There has been a significant increase in the number of adult offspring continuing to reside in the family home in Western societies, especially in major cities. Multi-generational households tend to be larger in size than other household types and are demanding large dwellings. They have sought to reduce costs by locating mostly in fringe areas of major cities. Most seek to own rather than rent their properties, and there is a high propensity to ‘knock-down’ and rebuild their dwellings.
Multi-generational cohabitation is more common in other societies, especially Asian and middle eastern cultures. In Australia, it might be partly explained by the increased prevalence of such cultural groups. However, it has also been understood in terms of delayed family formation decisions that are partly due to financial or economic constraint, or lengthening participation in education. These trends are also complicated by the coincident trend of the ageing of the population (with older age groups depending on the younger). Even so, in Australia there has not been a more comprehensive rethink of how this practice affects family relationships, nor how this might affect how these households think of ‘family’ and ‘home’ in the Australian context.
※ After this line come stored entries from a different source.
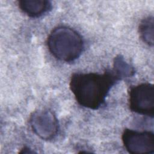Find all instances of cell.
<instances>
[{
    "instance_id": "6da1fadb",
    "label": "cell",
    "mask_w": 154,
    "mask_h": 154,
    "mask_svg": "<svg viewBox=\"0 0 154 154\" xmlns=\"http://www.w3.org/2000/svg\"><path fill=\"white\" fill-rule=\"evenodd\" d=\"M120 79L112 70L103 73H75L69 87L78 103L91 109H97L105 102L111 88Z\"/></svg>"
},
{
    "instance_id": "7a4b0ae2",
    "label": "cell",
    "mask_w": 154,
    "mask_h": 154,
    "mask_svg": "<svg viewBox=\"0 0 154 154\" xmlns=\"http://www.w3.org/2000/svg\"><path fill=\"white\" fill-rule=\"evenodd\" d=\"M47 45L55 58L64 62H72L78 58L84 48L82 36L66 26H59L52 29L48 37Z\"/></svg>"
},
{
    "instance_id": "3957f363",
    "label": "cell",
    "mask_w": 154,
    "mask_h": 154,
    "mask_svg": "<svg viewBox=\"0 0 154 154\" xmlns=\"http://www.w3.org/2000/svg\"><path fill=\"white\" fill-rule=\"evenodd\" d=\"M129 108L132 112L153 117V85L142 83L132 87L129 92Z\"/></svg>"
},
{
    "instance_id": "277c9868",
    "label": "cell",
    "mask_w": 154,
    "mask_h": 154,
    "mask_svg": "<svg viewBox=\"0 0 154 154\" xmlns=\"http://www.w3.org/2000/svg\"><path fill=\"white\" fill-rule=\"evenodd\" d=\"M29 123L34 134L44 140L54 138L59 130L56 116L48 109H39L33 112L29 118Z\"/></svg>"
},
{
    "instance_id": "5b68a950",
    "label": "cell",
    "mask_w": 154,
    "mask_h": 154,
    "mask_svg": "<svg viewBox=\"0 0 154 154\" xmlns=\"http://www.w3.org/2000/svg\"><path fill=\"white\" fill-rule=\"evenodd\" d=\"M122 140L126 150L131 153H153L154 134L152 131H138L126 129Z\"/></svg>"
},
{
    "instance_id": "8992f818",
    "label": "cell",
    "mask_w": 154,
    "mask_h": 154,
    "mask_svg": "<svg viewBox=\"0 0 154 154\" xmlns=\"http://www.w3.org/2000/svg\"><path fill=\"white\" fill-rule=\"evenodd\" d=\"M20 9L31 17H38L51 8V3L46 0H20L18 1Z\"/></svg>"
},
{
    "instance_id": "52a82bcc",
    "label": "cell",
    "mask_w": 154,
    "mask_h": 154,
    "mask_svg": "<svg viewBox=\"0 0 154 154\" xmlns=\"http://www.w3.org/2000/svg\"><path fill=\"white\" fill-rule=\"evenodd\" d=\"M154 21L152 16L143 19L139 25V34L140 38L146 44L150 46H153V28Z\"/></svg>"
},
{
    "instance_id": "ba28073f",
    "label": "cell",
    "mask_w": 154,
    "mask_h": 154,
    "mask_svg": "<svg viewBox=\"0 0 154 154\" xmlns=\"http://www.w3.org/2000/svg\"><path fill=\"white\" fill-rule=\"evenodd\" d=\"M112 70L121 79L133 76L135 73L134 69L129 64L126 63L123 57L118 55L114 60Z\"/></svg>"
}]
</instances>
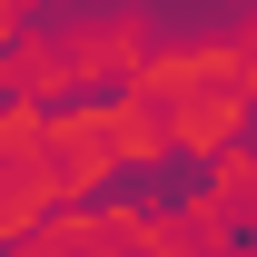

The authors argue that there is scope for further examination of this issue and point to possible policy concerns. For example, planning policy needs to recognize the demand for properties that better meet the needs of multi-generation households, including apartment properties in the context of urban consolidation. Also, reflecting the fact that the composition of multi-generational families is often fluid (with people cohabiting for periods of time before moving off to independent living), housing forms might need to be adaptable to meet the changing needs of households (e.g. this might further justify the use of universal or adaptable design).
Planning for the provision of aged-care services will also need to take into account the complexities of multigenerational households. Provision of aged-care in multi-generation households will often be within a setting which provides opportunities for mutual help and support. This might provide opportunities for the promotion of family-based models of aged care, as are already common place in many other countries.